THE REQUEST ▸
Continue the Sophos incident summary below from its last sentence, moving on to the customers in the second category.

SOURCE DOCUMENT ▸
Sophos strives to maintain the industry’s highest standards in product quality, customer support, and protection for our customers. This event represented an unacceptable lapse in our quality and release processes which adversely affected many of our customers and partners.

This document summarizes how this event occurred and what changes Sophos has already made—or will make in the near future—to improve our QA, test, and release processes, and to make sure this kind of incident does not happen again.

Impact on Customers

Affected customers fell into two broad categories: 1) Those using the current version of Sophos endpoint software with current default settings for cleanup and Live Protection, and 2) Those using Sophos endpoint software with Live Protection not enabled, or with changes to the default cleanup settings.

Category 1

Customers using Sophos endpoint products with the current Sophos default settings of “Deny access only” and “Enable Live Protection” were impacted the least—their Sophos installation and third-party applications were quickly returned to normal operation. The primary impact to these customers was the additional work required to remove large numbers of false positive alerts from event logs and to answer resulting end user questions as to why false alerts were appearing.

SUPPLIED MATERIAL ▸
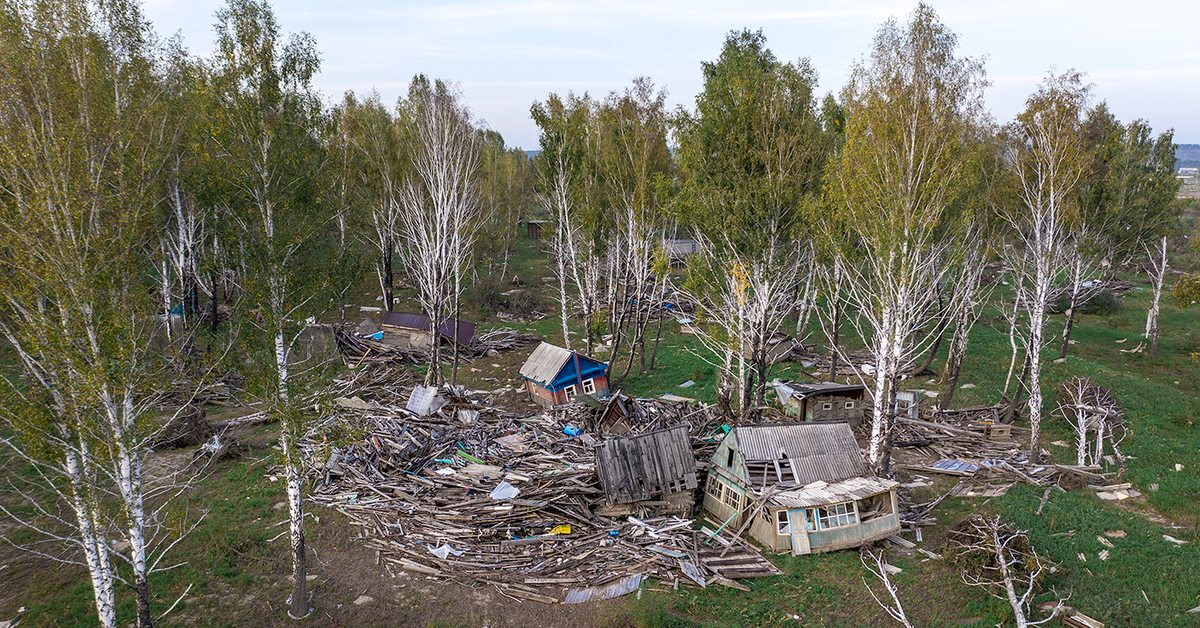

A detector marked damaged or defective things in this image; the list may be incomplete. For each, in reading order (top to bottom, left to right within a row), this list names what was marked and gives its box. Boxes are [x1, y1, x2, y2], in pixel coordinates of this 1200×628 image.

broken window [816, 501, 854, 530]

--

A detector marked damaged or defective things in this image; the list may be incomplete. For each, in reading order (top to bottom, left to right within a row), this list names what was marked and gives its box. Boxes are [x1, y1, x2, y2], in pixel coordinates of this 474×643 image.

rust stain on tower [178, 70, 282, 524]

---

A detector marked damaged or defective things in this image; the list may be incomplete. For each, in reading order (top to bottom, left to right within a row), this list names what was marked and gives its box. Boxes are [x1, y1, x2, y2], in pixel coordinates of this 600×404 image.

RESULT OF THE EXERCISE ▸
Category 2

In other customer environments, the false alerts required remedial work on each endpoint to restore Sophos software and some third-party application components. For many customers and partners this resulted in significant extra workload to remediate the problem and, in some cases, impacted other systems and software (e.g., Java, Adobe Acrobat, Google Chrome, etc.).

For customers without Live Protection enabled, it was necessary to enable it, and make some changes to their Sophos Update Manager to resolve the issue. In some cases, it also was necessary for administrators to visit each affected endpoint.

Customers who had selected the non-default "Move" or "Delete" actions in their endpoint cleanup policies experienced a more significant impact because the Sophos endpoint product ceased to update itself correctly. Similarly many third-party applications were also impacted. We provided tools to aid in the recovery process, but recovery still involved running the tool(s) on each affected endpoint computer.

Background

The Sophos endpoint protection agent includes a threat detection engine that is used to scan files and other content to identify malware, suspicious code, known good code, etc. The engine uses a large set of nearly 200,000 detection rules to determine what is identified and what should trigger an alert. To make sure that Sophos is able to identify the latest malware, exploits and legitimate applications, the detection rules are updated frequently, usually in the form of an IDE file that contains multiple rule updates. These rules make calls to various "operators" within the engine, and if they trigger a detection, can cause various actions to happen (e.g., identify items needed for cleanup, send Live Protection data back to Sophos, trigger an alert to the end user or console, etc.). The Sophos threat detection engine is designed to be platform independent so that all forms of malware can be detected on all main operating system platforms (Windows, Linux, UNIX, Mac).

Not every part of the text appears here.